*Work item*. Find each line below containing the word "difw" and copy it.

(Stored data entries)
*-*-*
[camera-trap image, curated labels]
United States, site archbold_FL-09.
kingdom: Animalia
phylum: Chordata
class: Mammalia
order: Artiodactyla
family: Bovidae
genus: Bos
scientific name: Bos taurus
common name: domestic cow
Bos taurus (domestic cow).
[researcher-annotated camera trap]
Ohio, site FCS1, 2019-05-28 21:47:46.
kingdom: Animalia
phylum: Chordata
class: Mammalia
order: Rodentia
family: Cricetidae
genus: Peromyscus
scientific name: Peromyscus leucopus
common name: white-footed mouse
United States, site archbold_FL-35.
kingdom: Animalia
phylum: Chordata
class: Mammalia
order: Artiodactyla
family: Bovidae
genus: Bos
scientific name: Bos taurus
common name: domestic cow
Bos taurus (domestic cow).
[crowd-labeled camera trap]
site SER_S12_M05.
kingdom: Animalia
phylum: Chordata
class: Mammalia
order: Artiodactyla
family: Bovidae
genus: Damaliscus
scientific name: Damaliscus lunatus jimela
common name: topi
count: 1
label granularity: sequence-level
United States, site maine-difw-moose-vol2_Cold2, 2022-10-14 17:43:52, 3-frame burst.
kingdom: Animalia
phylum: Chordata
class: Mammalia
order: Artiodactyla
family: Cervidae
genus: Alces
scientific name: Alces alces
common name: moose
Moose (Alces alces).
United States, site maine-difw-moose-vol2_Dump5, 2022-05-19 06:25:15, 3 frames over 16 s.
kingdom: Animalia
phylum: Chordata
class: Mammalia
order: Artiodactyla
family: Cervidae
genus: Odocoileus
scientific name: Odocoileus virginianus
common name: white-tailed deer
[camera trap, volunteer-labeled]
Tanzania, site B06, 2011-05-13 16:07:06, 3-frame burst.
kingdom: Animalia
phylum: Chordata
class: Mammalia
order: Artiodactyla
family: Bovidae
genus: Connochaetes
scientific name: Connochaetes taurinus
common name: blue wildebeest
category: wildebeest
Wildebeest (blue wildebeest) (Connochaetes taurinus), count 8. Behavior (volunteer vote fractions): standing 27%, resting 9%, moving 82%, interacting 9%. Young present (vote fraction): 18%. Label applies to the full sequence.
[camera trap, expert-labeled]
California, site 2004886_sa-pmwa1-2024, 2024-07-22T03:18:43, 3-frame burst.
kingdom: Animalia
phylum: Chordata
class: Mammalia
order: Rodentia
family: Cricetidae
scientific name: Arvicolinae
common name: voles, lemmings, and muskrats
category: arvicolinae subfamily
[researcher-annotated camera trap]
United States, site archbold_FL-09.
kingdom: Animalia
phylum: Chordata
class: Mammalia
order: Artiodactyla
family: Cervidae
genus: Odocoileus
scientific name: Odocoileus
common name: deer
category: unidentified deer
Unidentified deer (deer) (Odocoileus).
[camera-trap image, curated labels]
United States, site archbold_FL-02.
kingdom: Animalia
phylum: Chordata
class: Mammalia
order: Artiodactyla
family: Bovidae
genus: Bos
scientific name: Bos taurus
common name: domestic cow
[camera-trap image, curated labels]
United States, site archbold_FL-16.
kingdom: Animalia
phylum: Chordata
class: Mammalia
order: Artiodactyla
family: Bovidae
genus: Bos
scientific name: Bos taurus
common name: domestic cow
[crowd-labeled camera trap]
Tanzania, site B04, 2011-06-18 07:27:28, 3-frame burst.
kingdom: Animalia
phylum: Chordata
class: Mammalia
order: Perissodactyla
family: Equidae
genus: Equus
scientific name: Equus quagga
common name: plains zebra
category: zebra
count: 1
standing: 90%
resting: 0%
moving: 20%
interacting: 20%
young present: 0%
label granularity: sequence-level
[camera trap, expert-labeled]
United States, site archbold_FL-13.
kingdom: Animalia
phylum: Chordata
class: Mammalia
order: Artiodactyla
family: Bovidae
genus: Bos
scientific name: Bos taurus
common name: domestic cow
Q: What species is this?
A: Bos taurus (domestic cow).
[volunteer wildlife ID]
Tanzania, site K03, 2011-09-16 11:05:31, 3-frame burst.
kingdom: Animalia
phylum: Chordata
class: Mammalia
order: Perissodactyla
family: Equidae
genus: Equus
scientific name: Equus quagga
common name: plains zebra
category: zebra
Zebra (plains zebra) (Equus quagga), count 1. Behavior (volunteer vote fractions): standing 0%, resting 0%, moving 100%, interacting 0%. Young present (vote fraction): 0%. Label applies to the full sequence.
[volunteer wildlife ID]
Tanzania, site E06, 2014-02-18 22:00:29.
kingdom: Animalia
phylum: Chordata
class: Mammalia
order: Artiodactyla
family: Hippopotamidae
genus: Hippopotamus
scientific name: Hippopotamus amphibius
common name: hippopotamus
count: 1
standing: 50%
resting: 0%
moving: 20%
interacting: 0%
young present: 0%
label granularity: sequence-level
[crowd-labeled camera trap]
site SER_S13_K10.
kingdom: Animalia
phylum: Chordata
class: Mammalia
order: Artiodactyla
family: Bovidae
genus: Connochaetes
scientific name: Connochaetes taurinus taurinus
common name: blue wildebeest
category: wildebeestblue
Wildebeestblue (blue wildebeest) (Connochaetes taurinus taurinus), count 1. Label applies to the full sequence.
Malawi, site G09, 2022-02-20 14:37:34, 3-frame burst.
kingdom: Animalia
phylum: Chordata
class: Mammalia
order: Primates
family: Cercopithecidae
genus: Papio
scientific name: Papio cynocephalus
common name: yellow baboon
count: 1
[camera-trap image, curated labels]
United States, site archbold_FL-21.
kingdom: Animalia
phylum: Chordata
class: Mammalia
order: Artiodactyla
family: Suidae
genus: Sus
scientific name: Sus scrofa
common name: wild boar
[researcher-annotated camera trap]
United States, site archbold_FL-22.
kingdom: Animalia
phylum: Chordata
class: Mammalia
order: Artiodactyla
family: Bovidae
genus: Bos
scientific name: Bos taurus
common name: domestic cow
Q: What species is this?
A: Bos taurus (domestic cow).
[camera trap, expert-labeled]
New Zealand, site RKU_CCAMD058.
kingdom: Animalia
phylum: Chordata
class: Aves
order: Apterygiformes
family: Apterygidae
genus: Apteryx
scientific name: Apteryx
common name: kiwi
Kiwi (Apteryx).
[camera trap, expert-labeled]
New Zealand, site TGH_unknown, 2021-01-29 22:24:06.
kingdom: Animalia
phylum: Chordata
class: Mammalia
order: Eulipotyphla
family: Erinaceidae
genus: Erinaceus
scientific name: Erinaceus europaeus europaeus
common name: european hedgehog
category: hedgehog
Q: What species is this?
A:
*-*-*
*Task response*.
United States, site maine-difw-moose-vol2_Cold2, 2022-10-14 17:43:52, 3-frame burst.
United States, site maine-difw-moose-vol2_Dump5, 2022-05-19 06:25:15, 3 frames over 16 s.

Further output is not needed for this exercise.